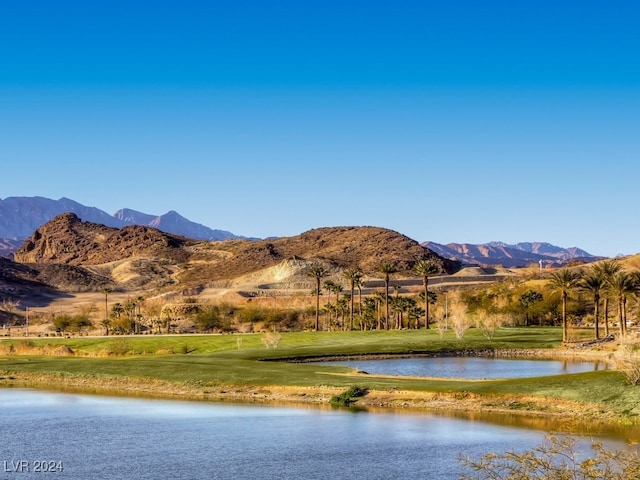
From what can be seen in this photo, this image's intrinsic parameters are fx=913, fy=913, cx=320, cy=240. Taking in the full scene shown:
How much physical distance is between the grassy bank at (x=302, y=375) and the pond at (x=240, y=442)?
512cm

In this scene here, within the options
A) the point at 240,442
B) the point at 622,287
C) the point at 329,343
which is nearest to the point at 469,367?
the point at 622,287

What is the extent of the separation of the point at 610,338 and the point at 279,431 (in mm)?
62122

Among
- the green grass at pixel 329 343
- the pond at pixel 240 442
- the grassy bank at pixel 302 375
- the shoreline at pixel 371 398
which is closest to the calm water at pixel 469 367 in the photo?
the grassy bank at pixel 302 375

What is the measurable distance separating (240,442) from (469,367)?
1626 inches

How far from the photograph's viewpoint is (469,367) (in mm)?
79250

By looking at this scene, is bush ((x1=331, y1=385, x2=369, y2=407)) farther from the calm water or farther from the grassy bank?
the calm water

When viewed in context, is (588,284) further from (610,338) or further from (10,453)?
(10,453)

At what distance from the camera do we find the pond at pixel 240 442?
35.2 meters

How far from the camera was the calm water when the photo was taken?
2847 inches

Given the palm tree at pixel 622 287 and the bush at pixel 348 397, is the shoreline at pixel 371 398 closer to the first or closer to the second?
the bush at pixel 348 397

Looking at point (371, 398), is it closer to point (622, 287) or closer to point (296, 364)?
point (296, 364)

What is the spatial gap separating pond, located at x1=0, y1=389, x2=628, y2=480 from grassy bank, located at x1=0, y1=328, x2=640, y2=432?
16.8 feet

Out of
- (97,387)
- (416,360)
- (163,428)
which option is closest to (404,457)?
(163,428)

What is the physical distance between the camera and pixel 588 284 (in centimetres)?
10212
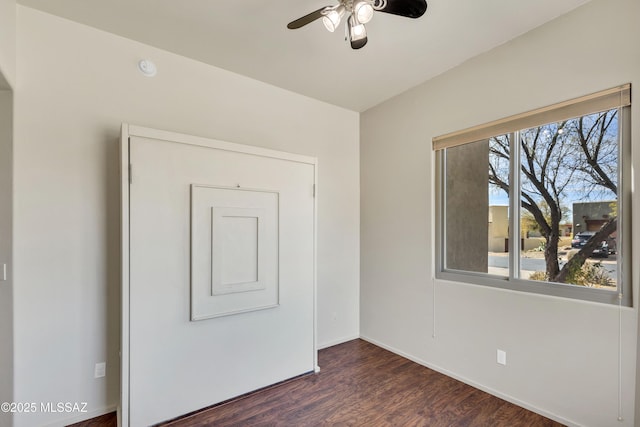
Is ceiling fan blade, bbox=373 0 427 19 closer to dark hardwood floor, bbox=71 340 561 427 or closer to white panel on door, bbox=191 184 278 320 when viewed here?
white panel on door, bbox=191 184 278 320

*-*-*

◆ TO DO
Leave out the pictures and print each record exactly as it stands.

◆ CORRECT ANSWER
From what can be seen in this photo, this image's intrinsic parameters are fx=913, fy=913, cx=320, cy=240. Taking in the full scene shown:
How much physical distance is between the grassy bank at (x=302, y=375) and the pond at (x=240, y=442)?
512cm

In this scene here, within the options
A) the point at 240,442
B) the point at 622,287
C) the point at 329,343
which is nearest to the point at 469,367?
the point at 622,287

What is the extent of the separation of the point at 610,338 and the point at 279,431 (in mm)?
62122

Among
- the green grass at pixel 329 343
- the pond at pixel 240 442
- the grassy bank at pixel 302 375
- the shoreline at pixel 371 398
which is closest to the calm water at pixel 469 367 in the photo?
the grassy bank at pixel 302 375

What is the measurable distance separating (240,442) from (469,367)?
1626 inches

How far from the photograph's viewpoint is (469,367) (in mm)?
79250

By looking at this scene, is bush ((x1=331, y1=385, x2=369, y2=407)) farther from the calm water or farther from the grassy bank?
the calm water

When viewed in context, is (588,284) further from (610,338) or further from (10,453)?
(10,453)

At what distance from the camera do we find the pond at pixel 240 442?
35.2 meters

How far from the camera was the calm water when the photo was taken?
2847 inches

Given the palm tree at pixel 622 287 and the bush at pixel 348 397, is the shoreline at pixel 371 398 closer to the first or closer to the second?
the bush at pixel 348 397

Looking at point (371, 398), is it closer to point (622, 287) or closer to point (296, 364)?
point (296, 364)

What is the spatial gap separating pond, located at x1=0, y1=389, x2=628, y2=480 from grassy bank, located at x1=0, y1=328, x2=640, y2=432?
16.8 feet

Out of
- (97,387)
- (416,360)
- (163,428)
which option is closest to (404,457)?
(163,428)

What is the physical distance between the camera and pixel 588 284 (in centimetres)?
10212
Is ceiling fan blade, bbox=373 0 427 19 closer to dark hardwood floor, bbox=71 340 561 427 or closer to white panel on door, bbox=191 184 278 320 when viewed here?
white panel on door, bbox=191 184 278 320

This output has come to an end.